I was right about my second hypothesis - wrong about the first. The spectating area at the Queens Building survives: it is not as smart and alluring as I remember from a visit as a five-year-old in 1959, four years after it opened, but that it should be there at all must count as a marvel.

It is the one part of Heathrow where time has stood still: no themed decor, no McDonald's, no overpriced boutiques. The area (between Terminal One and Terminal Two) is badly signposted and hard to reach (via 72 steps, so you need to be relatively fit). It is huge, with plenty of seats offering an excellent vantage point from which to enjoy the frequent take-offs and landings. (I get a particular pleasure from seeing a 747 lumbering into the skies.)

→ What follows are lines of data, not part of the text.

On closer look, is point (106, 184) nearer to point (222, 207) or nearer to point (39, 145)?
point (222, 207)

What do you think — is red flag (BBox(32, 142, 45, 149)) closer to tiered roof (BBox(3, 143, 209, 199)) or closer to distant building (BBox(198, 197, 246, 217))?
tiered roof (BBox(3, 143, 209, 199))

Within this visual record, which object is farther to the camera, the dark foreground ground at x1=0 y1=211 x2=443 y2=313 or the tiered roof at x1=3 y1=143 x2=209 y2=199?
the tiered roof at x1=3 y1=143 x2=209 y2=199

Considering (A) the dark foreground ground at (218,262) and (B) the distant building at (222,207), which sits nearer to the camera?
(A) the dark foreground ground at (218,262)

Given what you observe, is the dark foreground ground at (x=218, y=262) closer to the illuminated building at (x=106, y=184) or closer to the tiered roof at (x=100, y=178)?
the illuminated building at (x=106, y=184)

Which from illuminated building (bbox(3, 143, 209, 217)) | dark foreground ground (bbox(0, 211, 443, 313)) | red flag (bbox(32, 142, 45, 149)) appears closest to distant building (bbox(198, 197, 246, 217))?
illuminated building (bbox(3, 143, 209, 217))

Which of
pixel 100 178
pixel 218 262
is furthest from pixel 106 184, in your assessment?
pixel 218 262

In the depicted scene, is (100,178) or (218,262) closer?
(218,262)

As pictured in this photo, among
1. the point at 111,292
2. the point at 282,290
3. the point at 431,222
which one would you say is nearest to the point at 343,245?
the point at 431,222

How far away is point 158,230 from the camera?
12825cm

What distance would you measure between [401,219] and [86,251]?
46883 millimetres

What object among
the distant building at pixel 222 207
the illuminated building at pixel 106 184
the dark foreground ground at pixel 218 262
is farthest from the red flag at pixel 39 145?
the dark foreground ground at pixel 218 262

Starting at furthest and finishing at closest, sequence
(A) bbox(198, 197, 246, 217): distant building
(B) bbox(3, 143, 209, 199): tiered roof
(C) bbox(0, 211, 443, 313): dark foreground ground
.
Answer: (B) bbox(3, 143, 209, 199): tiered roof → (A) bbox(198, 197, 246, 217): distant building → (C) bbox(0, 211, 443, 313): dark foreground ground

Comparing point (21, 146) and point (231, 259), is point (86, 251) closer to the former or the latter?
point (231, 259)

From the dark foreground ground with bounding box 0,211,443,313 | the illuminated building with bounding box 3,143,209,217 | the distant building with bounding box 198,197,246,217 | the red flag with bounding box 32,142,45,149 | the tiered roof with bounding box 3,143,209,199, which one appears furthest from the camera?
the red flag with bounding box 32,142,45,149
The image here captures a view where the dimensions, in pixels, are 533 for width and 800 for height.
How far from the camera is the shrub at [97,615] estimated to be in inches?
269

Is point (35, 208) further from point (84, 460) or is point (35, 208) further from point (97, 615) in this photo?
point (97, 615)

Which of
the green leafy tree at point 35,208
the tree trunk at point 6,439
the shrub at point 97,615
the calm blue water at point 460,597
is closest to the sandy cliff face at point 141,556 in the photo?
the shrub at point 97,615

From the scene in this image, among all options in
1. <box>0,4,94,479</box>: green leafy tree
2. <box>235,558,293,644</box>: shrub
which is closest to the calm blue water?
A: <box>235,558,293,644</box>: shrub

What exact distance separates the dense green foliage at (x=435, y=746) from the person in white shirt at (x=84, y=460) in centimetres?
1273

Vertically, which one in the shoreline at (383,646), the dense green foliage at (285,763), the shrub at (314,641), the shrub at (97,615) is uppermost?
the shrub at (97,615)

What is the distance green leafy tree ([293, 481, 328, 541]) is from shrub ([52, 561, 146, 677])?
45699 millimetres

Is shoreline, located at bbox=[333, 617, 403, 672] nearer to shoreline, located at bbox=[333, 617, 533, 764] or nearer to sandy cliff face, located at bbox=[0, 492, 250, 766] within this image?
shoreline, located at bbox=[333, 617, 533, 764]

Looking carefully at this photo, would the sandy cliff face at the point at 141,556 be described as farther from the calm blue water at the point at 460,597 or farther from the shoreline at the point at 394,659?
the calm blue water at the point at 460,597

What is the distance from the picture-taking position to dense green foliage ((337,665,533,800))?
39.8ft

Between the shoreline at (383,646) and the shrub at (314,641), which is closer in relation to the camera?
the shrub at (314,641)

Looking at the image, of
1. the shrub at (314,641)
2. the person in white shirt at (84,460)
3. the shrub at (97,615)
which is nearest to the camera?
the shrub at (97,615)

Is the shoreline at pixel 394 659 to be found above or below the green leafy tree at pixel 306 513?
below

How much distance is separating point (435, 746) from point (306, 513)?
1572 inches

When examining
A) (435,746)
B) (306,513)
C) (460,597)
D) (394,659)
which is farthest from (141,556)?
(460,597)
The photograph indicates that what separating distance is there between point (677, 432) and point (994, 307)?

There is a cafeteria - the Take Off cafe (open 9am to 5pm seven days a week) - which appears to operate as a homage to the transport caff of the Fifties: squashed flies on the menu in the window, surly service ('gerroff my floor, I jus' washed it'), carbohydrate-packed menu ('pork pie 65p, microwave chips 65p'); but you can get a decent cup of tea for 30p. (They stopped serving just cups of tea in the terminal buildings long ago - it is a pot or nothing nowadays.)

Next to the cafe is a souvenir shop with the dustiest, least adequate choice of gifts ever put on sale. But it is this artlessness that makes the whole place such a refreshing contrast to the overblown commercialism of the terminals.

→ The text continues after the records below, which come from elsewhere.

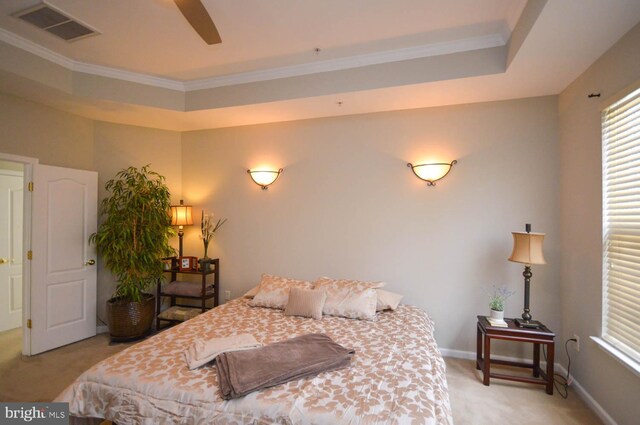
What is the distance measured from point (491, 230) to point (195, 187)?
370 cm

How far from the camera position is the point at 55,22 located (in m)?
2.30

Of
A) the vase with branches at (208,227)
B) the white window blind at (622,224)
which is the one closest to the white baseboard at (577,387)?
the white window blind at (622,224)

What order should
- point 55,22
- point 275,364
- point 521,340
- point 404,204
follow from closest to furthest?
1. point 275,364
2. point 55,22
3. point 521,340
4. point 404,204

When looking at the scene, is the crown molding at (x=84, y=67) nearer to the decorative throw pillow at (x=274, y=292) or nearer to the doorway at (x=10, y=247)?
the doorway at (x=10, y=247)

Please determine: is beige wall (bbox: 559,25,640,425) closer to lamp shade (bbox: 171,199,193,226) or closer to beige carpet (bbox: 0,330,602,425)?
beige carpet (bbox: 0,330,602,425)

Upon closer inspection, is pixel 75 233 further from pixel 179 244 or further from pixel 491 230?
pixel 491 230

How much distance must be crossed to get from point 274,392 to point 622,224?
8.17 ft

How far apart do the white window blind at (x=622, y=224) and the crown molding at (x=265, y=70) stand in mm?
1070

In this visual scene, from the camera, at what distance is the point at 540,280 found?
9.38 ft

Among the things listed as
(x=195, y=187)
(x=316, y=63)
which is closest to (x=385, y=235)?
(x=316, y=63)

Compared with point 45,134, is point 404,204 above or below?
below

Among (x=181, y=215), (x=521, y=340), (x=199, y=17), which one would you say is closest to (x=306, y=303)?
(x=521, y=340)

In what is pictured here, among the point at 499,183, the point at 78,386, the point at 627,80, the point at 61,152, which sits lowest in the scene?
the point at 78,386

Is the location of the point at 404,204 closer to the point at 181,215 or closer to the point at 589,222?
the point at 589,222
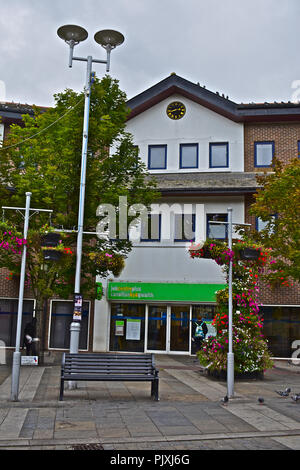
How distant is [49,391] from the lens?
12039 millimetres

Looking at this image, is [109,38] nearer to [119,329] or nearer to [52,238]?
[52,238]

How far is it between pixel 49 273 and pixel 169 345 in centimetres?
846

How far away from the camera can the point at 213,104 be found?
23641 mm

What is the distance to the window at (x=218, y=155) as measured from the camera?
2393 centimetres

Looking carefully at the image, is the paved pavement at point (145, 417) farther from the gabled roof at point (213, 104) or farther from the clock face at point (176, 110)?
the clock face at point (176, 110)

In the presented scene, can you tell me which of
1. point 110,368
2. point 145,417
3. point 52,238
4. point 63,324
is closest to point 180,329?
point 63,324

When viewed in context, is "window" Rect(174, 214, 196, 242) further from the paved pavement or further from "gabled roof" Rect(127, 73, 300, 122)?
the paved pavement

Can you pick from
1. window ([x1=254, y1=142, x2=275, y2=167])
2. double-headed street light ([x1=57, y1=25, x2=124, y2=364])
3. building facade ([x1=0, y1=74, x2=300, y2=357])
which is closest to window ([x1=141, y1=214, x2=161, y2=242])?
building facade ([x1=0, y1=74, x2=300, y2=357])

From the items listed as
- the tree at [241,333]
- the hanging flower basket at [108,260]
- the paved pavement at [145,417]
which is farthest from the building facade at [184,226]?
the hanging flower basket at [108,260]

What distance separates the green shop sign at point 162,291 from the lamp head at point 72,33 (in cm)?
1214

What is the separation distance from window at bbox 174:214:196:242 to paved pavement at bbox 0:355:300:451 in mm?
9686

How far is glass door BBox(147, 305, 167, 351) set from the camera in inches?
905
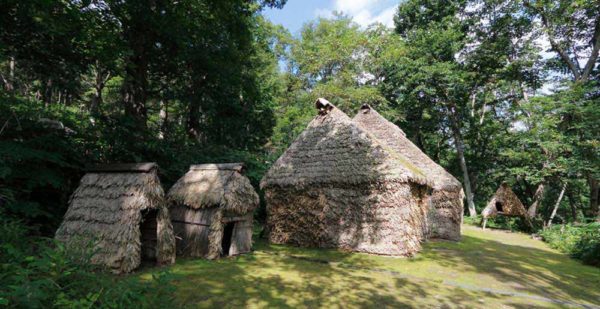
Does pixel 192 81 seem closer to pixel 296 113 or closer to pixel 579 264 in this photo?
pixel 296 113

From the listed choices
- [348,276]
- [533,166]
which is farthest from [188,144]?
[533,166]

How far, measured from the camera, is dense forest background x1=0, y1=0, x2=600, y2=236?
7.87 meters

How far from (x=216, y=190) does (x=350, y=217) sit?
4434 mm

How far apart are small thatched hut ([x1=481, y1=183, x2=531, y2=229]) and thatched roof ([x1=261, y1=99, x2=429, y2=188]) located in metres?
14.4

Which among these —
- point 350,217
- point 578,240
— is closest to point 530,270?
point 350,217

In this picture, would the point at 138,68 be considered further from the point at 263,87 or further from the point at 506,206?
the point at 506,206

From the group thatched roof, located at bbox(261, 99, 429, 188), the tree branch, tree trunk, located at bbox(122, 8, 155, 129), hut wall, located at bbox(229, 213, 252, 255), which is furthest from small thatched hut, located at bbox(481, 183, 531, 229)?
tree trunk, located at bbox(122, 8, 155, 129)

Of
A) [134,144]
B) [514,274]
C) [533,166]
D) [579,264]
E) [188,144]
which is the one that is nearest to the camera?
[514,274]

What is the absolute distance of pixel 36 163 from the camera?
23.5 ft

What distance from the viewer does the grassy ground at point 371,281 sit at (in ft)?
17.0

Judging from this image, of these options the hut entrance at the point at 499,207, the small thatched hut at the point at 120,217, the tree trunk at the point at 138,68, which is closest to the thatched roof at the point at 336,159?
the small thatched hut at the point at 120,217

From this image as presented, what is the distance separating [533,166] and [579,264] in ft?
41.5

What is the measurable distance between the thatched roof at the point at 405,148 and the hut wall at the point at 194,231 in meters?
9.67

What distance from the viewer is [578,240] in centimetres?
1313
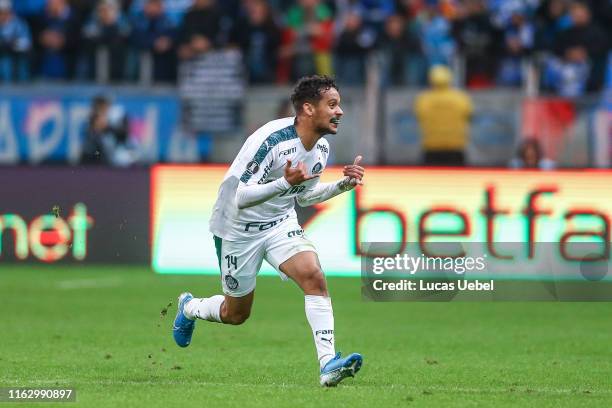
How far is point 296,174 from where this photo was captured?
9.05m

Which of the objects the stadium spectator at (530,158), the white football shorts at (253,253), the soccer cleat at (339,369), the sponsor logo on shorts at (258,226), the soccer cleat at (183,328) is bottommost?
the soccer cleat at (183,328)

The spectating area is the hangout of hardcore plane-spotters. Not a callow youth in sight (all at home stuck on Sonic the Hedgehog, as I had guessed) - the spotters were men aged about 25 to 35 loaded with kit: flasks, binoculars, cameras and radios. The spotters are as interesting as the planes. What brings them? What do they listen to on their radios? What do they jot down in their notebooks?

If you are looking for an outing on a Sunday afternoon, it makes a good trip. If coming by car, short-term parking costs pounds 1.70 an hour. The top level of the Terminal Two car park is the place to head for - from here you can watch the planes without even getting out of the car.